§ **TASK 1**: Copy the passage on autonomous mobile robots word for word, from "How do AI-powered" to "for each situation.".
§ **TASK 2**: In the passage on autonomous mobile robots, what does an AGV rely on to move, unlike an AMR?

§ **EXCERPT**:
━━━━━━━━

Artificial intelligence and strategically placed cameras function as extended robot sensors for automated assembly or logistics applications.

Strategically placed static cameras, such as the MiR AI Camera, enable mobile robots to foresee obstacles on their routes and reroute themselves for optimized navigation. Source: MiR

In today’s competitive and expensive business environment, autonomous mobile robots (AMRs) are increasingly being used to transport materials within warehouses and manufacturing facilities. Elsewhere, particularly in hospitals, airports, and schools, AMRs disinfect public places or deliver medicine and food to patients. The digital transformation of manufacturing, automated assembly, logistics, and more is being enabled by fleets of robots made ever-smarter through a combination of Industry 4.0/Industrial Internet of Things technology, including artificial intelligence (AI).

A significant aspect of AMRs compared to conventional logistics solutions like forklifts, conveyor belts, and automated guided vehicles (AGVs) is their built-in intelligence. Rather than moving along a set of tracks or sensors built into the infrastructure, like an AGV requires, AMRs autonomously move along the factory floor track-free, bypassing obstacles in their path and even finding new paths on their own.

How smart are current-generation autonomous mobile robots? With a fleet management system installed, multiple robots can be controlled centrally from a single station, and the most advanced systems can eliminate any bottlenecks and downtime to mobile robot operation. Once an AMR is programmed, the fleet management system manages the priorities and selects the most suitable robot to the operation at hand, based on position and availability. It also monitors robot battery levels, automatically manages the recharging, and controls the robots’ traffic patterns by coordinating critical zones with multiple robot intersections.

Some AMRs are taking those smarts to the next level with artificial intelligence coupled with strategically placed cameras that function as extended robot sensors. Without AI, AMRs react the same way to all obstacles, slowing and attempting to navigate around a person or object, if possible, or stopping or backing up if there is no safe way to maneuver around it. With AI, AMRs can learn to adapt their behavior appropriately, even before they enter an area. This means they can avoid high-traffic areas during specific times, including when materials are regularly delivered and transferred by fork truck, or when large crowds of workers are present during breaks or shift changes.

How do AI-powered AMRs work?

Today, mobile robots use sensors and software for control (to define where and how the robot should move) and perception (to allow the robot to understand and react to its surroundings). Data comes from integrated laser scanners, 3D cameras, accelerometers, gyroscopes, wheel encoders, and more to produce the most efficient decisions for each situation.

The AMRs can dynamically navigate using the most efficient routes. They also have environmental awareness so they can avoid obstacles or people in their path, and can automatically charge when needed. AI technology for AMRs is now focused primarily on machine learning (ML) and vision systems, which are dramatically extending earlier sensor-based capabilities. Advances in sensor technology, cloud computing, broadband wireless communications, and new AI-focused processor architectures are more widely available at lower costs. This makes it easier than ever to pull data from a robot’s immediate, extended, and anticipated environment, as well as to monitor its internal conditions.

━━━━━━━━

§ **DATA FOR REVIEW**:

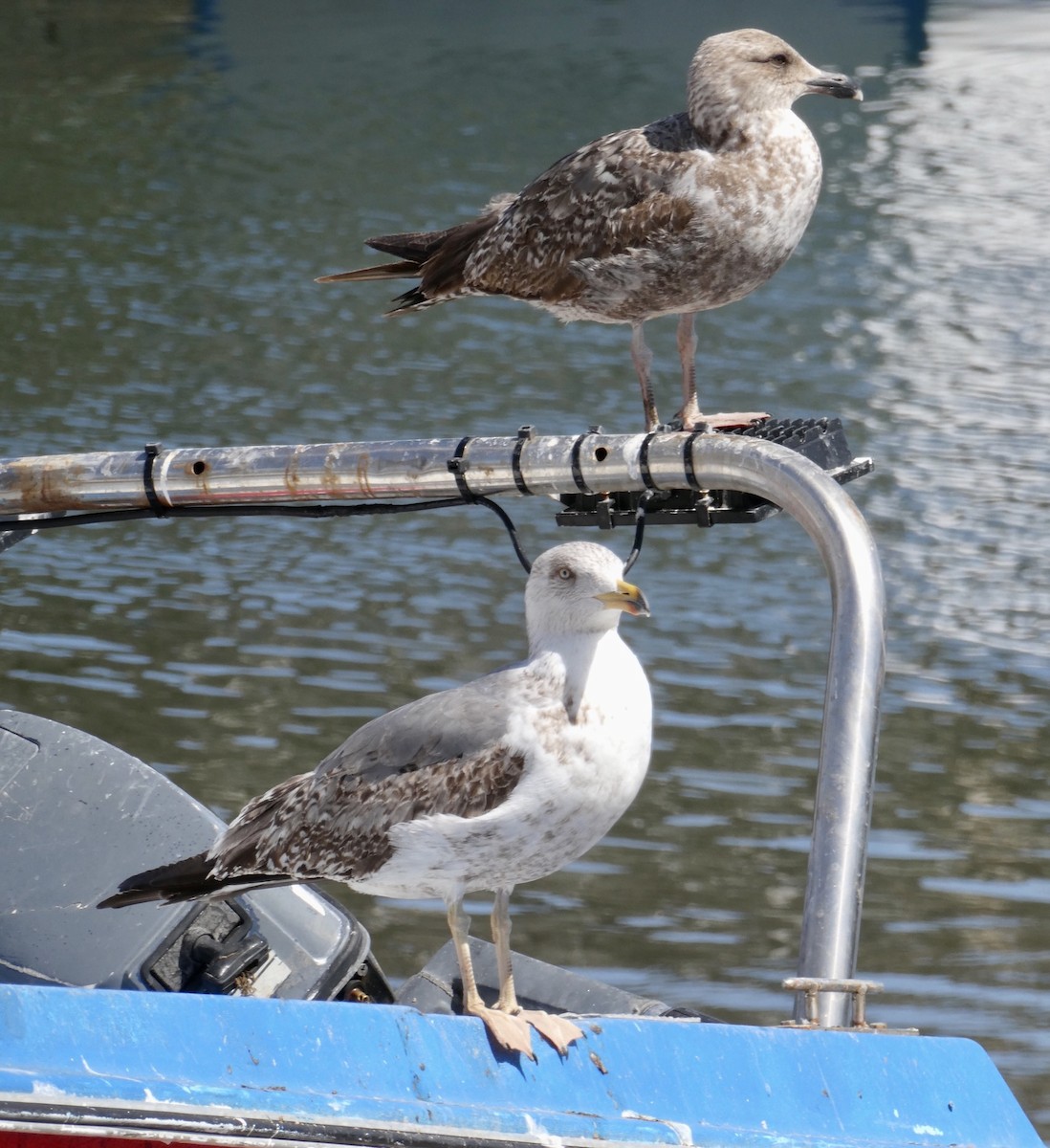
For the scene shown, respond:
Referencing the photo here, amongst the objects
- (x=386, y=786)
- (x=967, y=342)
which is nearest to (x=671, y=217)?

━━━━━━━━

§ **TASK RESPONSE 1**:
How do AI-powered AMRs work?

Today, mobile robots use sensors and software for control (to define where and how the robot should move) and perception (to allow the robot to understand and react to its surroundings). Data comes from integrated laser scanners, 3D cameras, accelerometers, gyroscopes, wheel encoders, and more to produce the most efficient decisions for each situation.

§ **TASK RESPONSE 2**: A set of tracks or sensors built into the infrastructure.